Figure 5.

Abnormal spindle morphology and chromosome segregation defects in dam1p-S31D phospho-mimetic mutants and in wild-type cells carrying high-copy TPK2. (A) Shown are representative images for four different phenotypes: “normal spindle,” “hyper-elongated spindle” (fishhook spindle), “two GFP foci” (refers to two GFP foci in one unbudded cell or in one cell of a large budded cell), and “absence of GFP” (refers to an absence of GFP in unbudded or large budded cells).
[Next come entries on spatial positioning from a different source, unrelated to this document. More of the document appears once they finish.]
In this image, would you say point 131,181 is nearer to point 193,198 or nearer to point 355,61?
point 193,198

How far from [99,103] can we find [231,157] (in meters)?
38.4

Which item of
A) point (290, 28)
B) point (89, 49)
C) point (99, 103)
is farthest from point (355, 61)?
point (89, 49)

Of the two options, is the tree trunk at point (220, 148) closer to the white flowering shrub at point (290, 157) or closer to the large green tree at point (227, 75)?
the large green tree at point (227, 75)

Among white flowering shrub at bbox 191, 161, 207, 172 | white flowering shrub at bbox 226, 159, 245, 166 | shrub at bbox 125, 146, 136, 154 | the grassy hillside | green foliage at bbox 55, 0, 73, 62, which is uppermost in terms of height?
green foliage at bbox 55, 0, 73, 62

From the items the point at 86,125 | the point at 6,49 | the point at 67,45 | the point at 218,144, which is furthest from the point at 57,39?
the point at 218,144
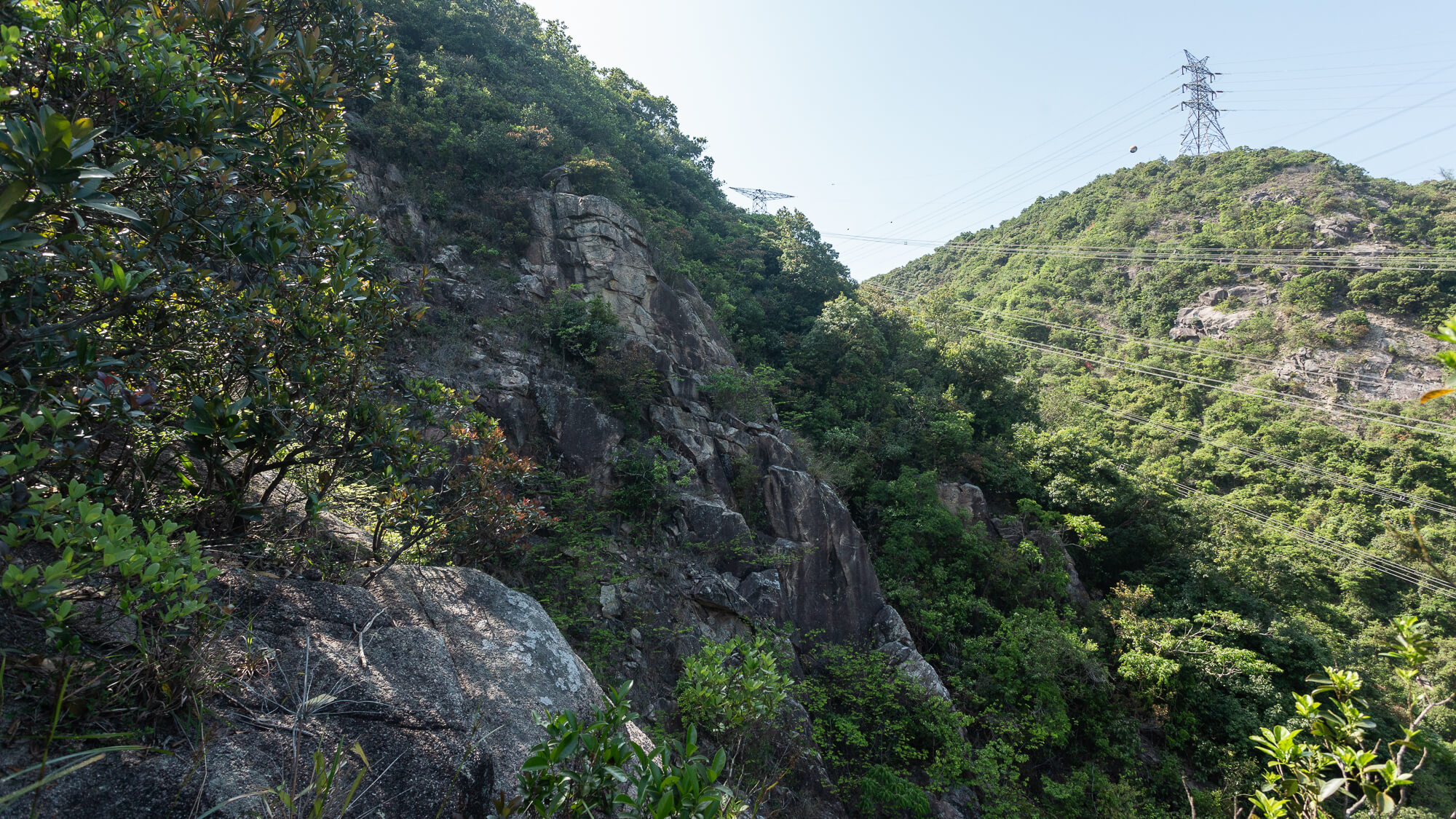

All GFP and mTurquoise images shown are the maximum intensity projections of Z-sections of the stacks onto a single plane. Wild-type Dam1p-GFP, Tub1p-Turquoise (JCY1036); dam1p-S31A-GFP, Tub1p-Turquoise (JCY1036); and dam1p-S31D-GFP, Tub1p-Turquoise (JCY1037) strains were grown in SC media as described in Materials and Methods and imaged. Images that represent normal spindle are taken from Dam1p-GFP, Tub1p-Turquoise; hyper-elongated spindle is from dam1p-S31D-GFP, Tub1p-Turquoise; unbudded cell with two GFP foci is taken from Dam1p-GFP carrying high-copy TPK2; and absence of GFP is taken from dam1p-S31D-GFP. (B) Percent of total cells in four different categories were plotted. Number of cells counted are: Dam1p-GFP, n = 216; dam1p-S31A-GFP, n = 143; and dam1p-S31D-GFP, n = 193. (C) Wild-type Dam1p-GFP, Tub1p-Turquoise (JCY1036); dam1p-S31A-GFP, Tub1p-Turquoise (JCY1036); and dam1p-S31D-GFP, Tub1p-Turquoise (JCY1037) strains carrying 2 µm empty vector, pRS426 (JCB63), or high-copy TPK2, pRS426-TPK2 (JCB59) were grown in SC-URA as described in Materials and Methods and imaged. Percent of total cells are plotted. Numbers of cells counted are:. Dam1p-GFP pRS426, n = 121; Dam1p-GFP pRS426-TPK2, n = 76; dam1p-S31A-GFP pRS426, n = 69; dam1p-S31A-GFP pRS426-TPK2, n = 155; dam1p-S31D-GFP pRS426, n = 175; and dam1p-S31D-GFP pRS426-TPK2, n = 138. BF, bright field; GFP, Dam1p-GFP (and mutants); mTurquoise, Tub1p-mTurquoise.